▶ _Given text_
· · · · ·

Shirley Bennett = Lisa Turtle
Let’s get one thing straight here, Shirley and Lisa are not grouped together merely because they’re both the only black women on their respective shows, but it certainly helps. They’re also both defined, predominantly, by their surface stereotypes: Shirley is the judgmental religious, Bible thumper and Lisa is the judgmental rich, mean girl. Both also have character arcs that show their deeper, more humble and human selves, but these two women have clear and omnipresent self-righteousness ready at their disposal whenever necessary. They both also gossip incessantly and both are defined by the men in their lives, albeit to different effects and degrees. Shirley is devoted to her ex-/re-husband Andre and Lisa can’t get away from Screech fast enough, but without either of those two men, these women would have very little else to do. It should also be noted that neither Shirley nor Lisa are ever given the serious possibility of a romantic entanglement with the leads of their shows, not that they necessarily should take those notions seriously, but it’s worth noting that both of the other major female characters on both shows do. Make of that what you will.
Abed Nadir = Screech Powers
This one may be the most obvious and the most insulting, to both parties. First of all, Abed and Screech are perennial outsiders always looking in on worlds they don’t really understand, much less want to be a part of. Sure, they both have the same inherently human inclination to be members of a group and to belong and to have friends, but they’ve known loneliness and have made being perpetual loners a strength of character more than a weakness. Secondly, both are wicked smart when it comes to what interests them, to the detriment of almost all other knowledge. Abed loves movies and TV shows. Screech loves math, science, and Lisa Turtle. Ask them a question or advice on any other topic, though, and they’re as likely to stare blankly at you, or flail around wildly in a state of panic, as they are to help you and your situation. But neither lack for confidence, knowing and loving full-well who and what they are. It’s why even though the blonde-haired Adonis is the ostensible lead, Abed and Screech are the real audience surrogates.

· · · · ·

▶ _Record extracts_

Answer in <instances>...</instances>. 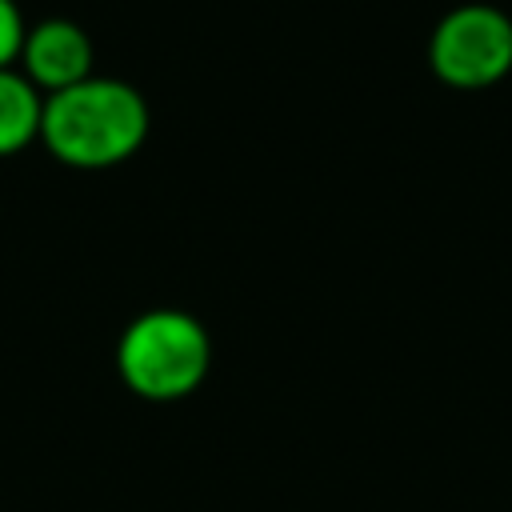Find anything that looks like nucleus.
<instances>
[{
  "instance_id": "obj_1",
  "label": "nucleus",
  "mask_w": 512,
  "mask_h": 512,
  "mask_svg": "<svg viewBox=\"0 0 512 512\" xmlns=\"http://www.w3.org/2000/svg\"><path fill=\"white\" fill-rule=\"evenodd\" d=\"M148 124V104L128 80L88 76L44 96L40 144L68 168H112L140 152Z\"/></svg>"
},
{
  "instance_id": "obj_2",
  "label": "nucleus",
  "mask_w": 512,
  "mask_h": 512,
  "mask_svg": "<svg viewBox=\"0 0 512 512\" xmlns=\"http://www.w3.org/2000/svg\"><path fill=\"white\" fill-rule=\"evenodd\" d=\"M212 368L208 328L184 308H148L116 340V376L140 400L168 404L192 396Z\"/></svg>"
},
{
  "instance_id": "obj_3",
  "label": "nucleus",
  "mask_w": 512,
  "mask_h": 512,
  "mask_svg": "<svg viewBox=\"0 0 512 512\" xmlns=\"http://www.w3.org/2000/svg\"><path fill=\"white\" fill-rule=\"evenodd\" d=\"M428 64L440 84L480 92L512 72V20L492 4H460L440 16L428 40Z\"/></svg>"
},
{
  "instance_id": "obj_4",
  "label": "nucleus",
  "mask_w": 512,
  "mask_h": 512,
  "mask_svg": "<svg viewBox=\"0 0 512 512\" xmlns=\"http://www.w3.org/2000/svg\"><path fill=\"white\" fill-rule=\"evenodd\" d=\"M16 64L40 96H52V92H64V88L96 76V48H92V36L76 20L48 16L28 28Z\"/></svg>"
},
{
  "instance_id": "obj_5",
  "label": "nucleus",
  "mask_w": 512,
  "mask_h": 512,
  "mask_svg": "<svg viewBox=\"0 0 512 512\" xmlns=\"http://www.w3.org/2000/svg\"><path fill=\"white\" fill-rule=\"evenodd\" d=\"M40 116L44 96L32 88V80L16 68H0V160L40 140Z\"/></svg>"
},
{
  "instance_id": "obj_6",
  "label": "nucleus",
  "mask_w": 512,
  "mask_h": 512,
  "mask_svg": "<svg viewBox=\"0 0 512 512\" xmlns=\"http://www.w3.org/2000/svg\"><path fill=\"white\" fill-rule=\"evenodd\" d=\"M24 36H28V24H24L20 4L16 0H0V68H12L20 60Z\"/></svg>"
}]
</instances>
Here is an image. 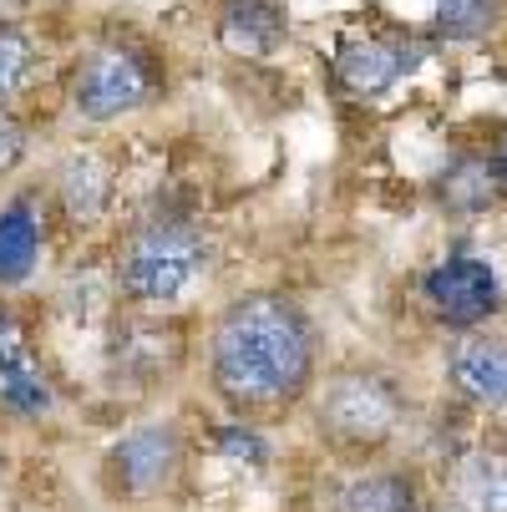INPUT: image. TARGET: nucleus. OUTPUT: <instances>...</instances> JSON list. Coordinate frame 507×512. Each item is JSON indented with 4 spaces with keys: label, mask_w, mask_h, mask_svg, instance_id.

· · · · ·

▶ _Things to do_
1. Answer these questions using the character comparison:
(a) To which man is Shirley devoted?
(b) What three things does Screech love?
(c) Who are called the real audience surrogates?
2. Carry on the character comparison from the point where it stops.
The rows play no part in what comes next.

▶ _Outputs in order_
1.
(a) Andre, her ex-/re-husband.
(b) Math, science, and Lisa Turtle.
(c) Abed and Screech.

2.
Pierce Hawthorne = Mr. Belding
You may think that Belding and Pelton are the more likely match-up; after all, their names have an approximate rhyme and being Principal and Dean of their schools sort of makes them equivalent authority figures. I admit, those are compelling comparisons, however, they miss the fact that Mr. Belding was most often the source of the Bayside clique’s angst and frustration than being a fun side-gag. That would come later, but first and foremost, Belding is the antagonist and that’s what brings us directly to Pierce. These two men certainly differ in their levels on the Audience Lovability Index when it comes to their attempts to derail each gang’s fun, but both are constantly preventing (or trying to prevent) Jeff and Zack from meeting an episode’s goal. Both men also have an unhealthy fixation on the shows’ leads, stemming from seeing themselves in the younger men they have decided to help mold and shape into even more awesome versions of themselves. In fact, Belding’s constant meddling could be less about being the only grown-up in the room and more akin to Pierce’s desperate cries for attention and self-esteem. Also, they’re both <em>so </em>old…
Dean Pelton = Max from The Max
If it wasn’t obvious before this season, it’s quite clear now that Craig Pelton will never be a source of antagonism to anybody for longer than a few minutes. Instead, his position as authority figure is constantly undercut by his penchant for dressing up in increasingly elaborate and nonsensical costumes. Rather than being an office door slammed into the Greendale gang’s face, Pelton is the wall they regularly bounce off of. This makes him so unthreatening that he can hang with only a minimal amount of questioning, though he will never actually be a member of the study group. Similarly, the only other adult the Bayside kids ever dealt with nearly as often as Belding was Max, the magician that also owned their favorite after school hangout, The Max. He also wore elaborate outfits, but those weren’t meant to be the joke, rather his schtick was entering with a non-astounding magic trick and then offering up some advice. Max’s sexual proclivities weren’t made nearly as obvious as Pelton’s, but it’s perfectly legitimate to wonder why he was so damn fond of Zack and the rest. And everyone knows that wacky hair was the early 90s answer to complete and utter baldness. Still not convinced? Glasses! ‘Nuff said.
Magnitude, Garrett, and Annie Kim = Ollie Creekly, Alan Fairbanks, and Violet Anne Bickerstaff
Ben Chang = The Malibu Sands Beach Club
There is a small, but passionate, contigent of fans who love both Chang and the first six episodes of “SbtB” season three — otherwise known as the dreaded “beach episodes,” but most loathe each with the passion of a million scorned ex-Mrs. Changs and Stacey Carosis. For what it’s worth, Malibu Sands totally speaks my Changuage.
Star-Burns = Tori
Nobody ever remembers his real name is Alex, and nobody ever remembers Tori. Period.
Now, the addenda:
P. Professorson Sean Garrity = James
Both of these would-be mentors for our heroes have shady morals and seem willing to do anything for the spotlight and a paycheck. Obviously, they’re both actors of the failed variety, which likely explains their desire to be as melodramatic in their cons as possible. It’s no wonder they get along so well with the motley ensemble.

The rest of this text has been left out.